Ayu menjelaskan bahwa secara eksternal, ada beberapa mekanisme pengawasan terhadap harta kekayaan dan kondisi ekonomi di tingkat kampus.

Salah satunya, misalnya, perguruan tinggi negeri (PTN) wajib secara periodik menyerahkan Laporan Harta Kekayaan Pejabat Negara (LHKPN) para pejabat kampus ke KPK. Kampus juga bisa melakukan audit eksternal terkait kondisi keuangannya.

Namun, Ayu mengatakan mekanisme tersebut belum cukup menjamin transparansi perguruan tinggi.

Baca juga: Peringkat Kampus Sebagai Kriteria Beasiswa Doktoral, Masih Relevankah?

KPK mengindikasikan bahwa meski LHKPN adalah instrumen penting, hal ini tak sepenuhnya bisa jadi tolak ukur dugaan korupsi pejabat. Selain itu, tidak semua jenis kampus wajib menyelenggarakan audit keuangan.

Di sini, badan-badan tertinggi di perguruan tinggi, seperti Majelis Wali Amanat (MWA) dalam hal PTN Berbadan Hukum (PTN-BH), biasanya memainkan peran sebagai pengawas pejabat kampus dari internal institusi.

Sayangnya, lembaga-lembaga ini pun berpotensi sarat konflik kepentingan, kata Ayu.

“MWA problematik karena terdiri dari unsur kampus juga.

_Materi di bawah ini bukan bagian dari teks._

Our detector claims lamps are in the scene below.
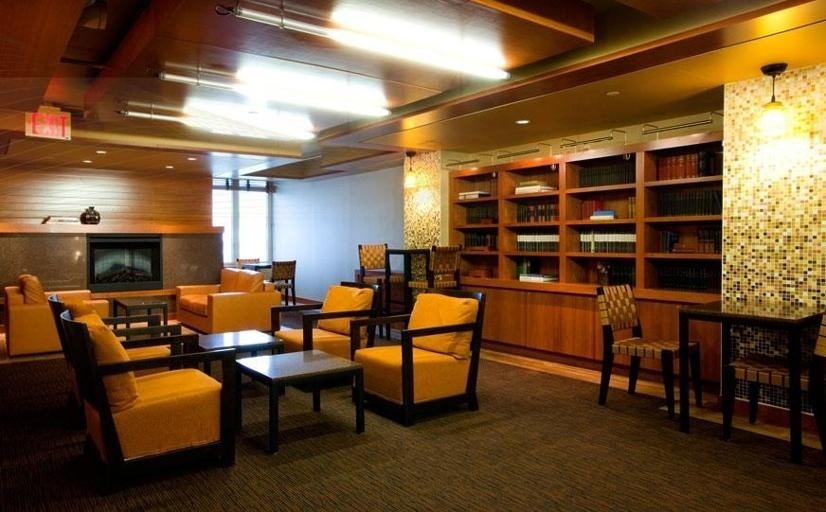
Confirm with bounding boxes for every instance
[753,62,793,139]
[402,151,419,189]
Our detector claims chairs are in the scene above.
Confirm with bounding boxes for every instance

Misalnya, unsur dalam MWA melibatkan pimpinan kampus seperti dekan, termasuk rektor, jadi ketika terjadi kongkalikong sulit untuk kita verifikasi karena di dalamnya kepentingannya dominan mereka.”

Selain itu, terang Ayu, MWA dan anggotanya juga membawahi fungsi yang luas – dari legislatif (pengangkatan rektor, otonomi penyusunan statuta, dan pengusulan anggaran), eksekutif (pelaksanaan kebijakan), hingga yudikatif (pengawasan aturan dan anggaran).

“Misalnya, saat ini kan statuta dibahas di MWA, artinya yang membuat statuta tersebut. Tapi, di dalam proses ini juga sebagai pelaksana, karena di dalamnya ada dekan-dekan.”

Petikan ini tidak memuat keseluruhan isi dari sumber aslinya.